Nevertheless, there are several important limitations to the study. First, the retrospective design relies on the integrity of a national database including accuracy of coding by poison center specialists. We sought to minimize coding errors by reviewing each poison center’s free text fields to confirm exposure details. However, we did not receive records for seven cases, resulting in a potential failure to confirm the exposure and patient data. Coding errors could also have resulted in a failure to detect patients in the NPDS database, and in many instances the clinical data available in the NPDS database and poison center free text fields was incomplete, resulting in an underreporting and incomplete characterization of cases. Second, all poison center-based studies are affected by reporting bias.
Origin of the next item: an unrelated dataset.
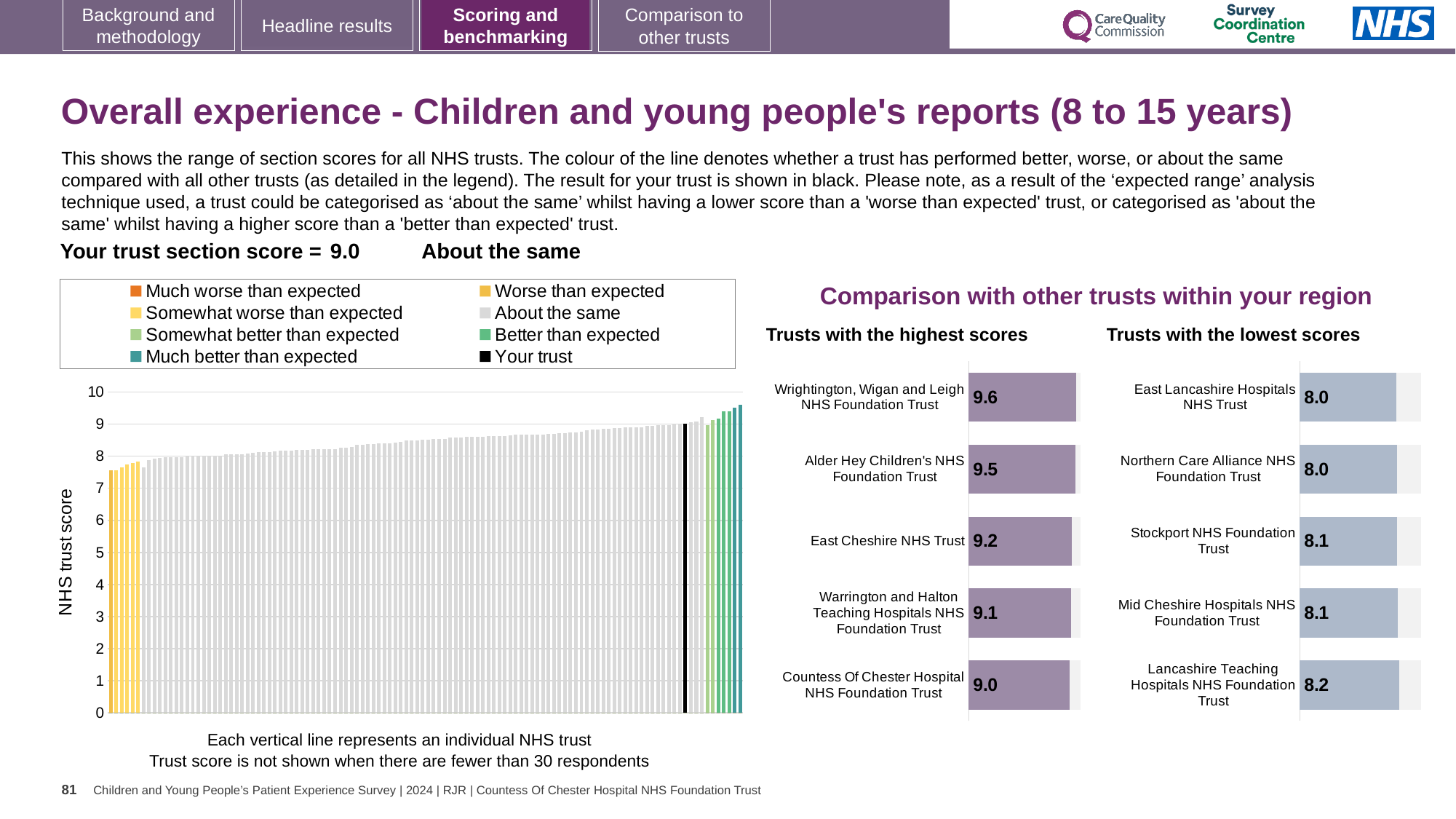
How many entries does the legend of the large chart on the left list? 8 In the 'Trusts with the highest scores' chart, what is the difference between the scores of Wrightington, Wigan and Leigh NHS Foundation Trust and Countess Of Chester Hospital NHS Foundation Trust? 0.6 What kind of chart is the large chart on the left showing NHS trust scores? Bar chart In the 'Trusts with the highest scores' chart, what is the score for Wrightington, Wigan and Leigh NHS Foundation Trust? 9.6 In the large chart on the left, do the bar heights rise or fall from left to right? Rise In the 'Trusts with the lowest scores' chart, what is the difference between the scores of Lancashire Teaching Hospitals NHS Foundation Trust and East Lancashire Hospitals NHS Trust? 0.2 In the 'Trusts with the lowest scores' chart, what is the score for Lancashire Teaching Hospitals NHS Foundation Trust? 8.2 In the 'Trusts with the highest scores' chart, which trust has the highest score? Wrightington, Wigan and Leigh NHS Foundation Trust In the 'Trusts with the highest scores' chart, which has the larger score: Alder Hey Children's NHS Foundation Trust or Warrington and Halton Teaching Hospitals NHS Foundation Trust? Alder Hey Children's NHS Foundation Trust How many trusts are listed in the 'Trusts with the lowest scores' chart? 5 In the 'Trusts with the highest scores' chart, what is the score for East Cheshire NHS Trust? 9.2 In the 'Trusts with the lowest scores' chart, what is the score for Stockport NHS Foundation Trust? 8.1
The NPDS relies on voluntary reporting of poisonings to PCCs. Therefore, patients managed without PCC involvement are not represented here. Finally, we were unable to confirm exposure with serum sodium nitrite concentrations, as there is not a routine laboratory assay or other standardized method for measuring it outside of the research setting. However, the history, clinical presentation, and response to treatment were highly suggestive of exposure.

Conclusion

In this 11-year retrospective review of intentional sodium nitrite ingestions reported to the NPDS, we identified a novel and growing trend in suicide means with all identified patients presenting in the final two years of the study period. As suicide websites and forums expand, sodium nitrite toxicity, with its significant morbidity and mortality, will likely be more frequently encountered by clinicians and poison control centers. As regulatory changes are unlikely to be forthcoming, clinicians should have a high index of suspicion for sodium nitrite ingestion in cases of severe methemoglobinemia and be prepared for aggressive treatment.

Acknowledgments

The authors would like to thank the following poison control centers for contributing to this study (Florida Poison Information Center Tampa, Florida Poison Information Center Miami, Florida/US Virgin Islands Poison Information Center Jacksonville, National Capital Poison Center, West Texas Regional Poison Center, Southeast Texas Poison Center, Children’s Hospital of Michigan Regional Poison Control Center, Washington Poison Center, Philadelphia Poison Control Center, Upstate New York Poison Center, Georgia Poison Center, Regional Center for Poison Control and Prevention Serving Massachusetts and Rhode Island, Banner Poison Control Center, Connecticut Poison Control Center, Oregon Poison Center, Rocky Mountain Poison and Drug Center, Nebraska Regional Poison Center, Missouri Regional Poison Center, Wisconsin Poison Center, Oklahoma Poison Control Center).

Disclosure statement

No financial associations or conflicts of interest. Presented at the American College of Medical Toxicology Annual Scientific Meeting 16 April 2021.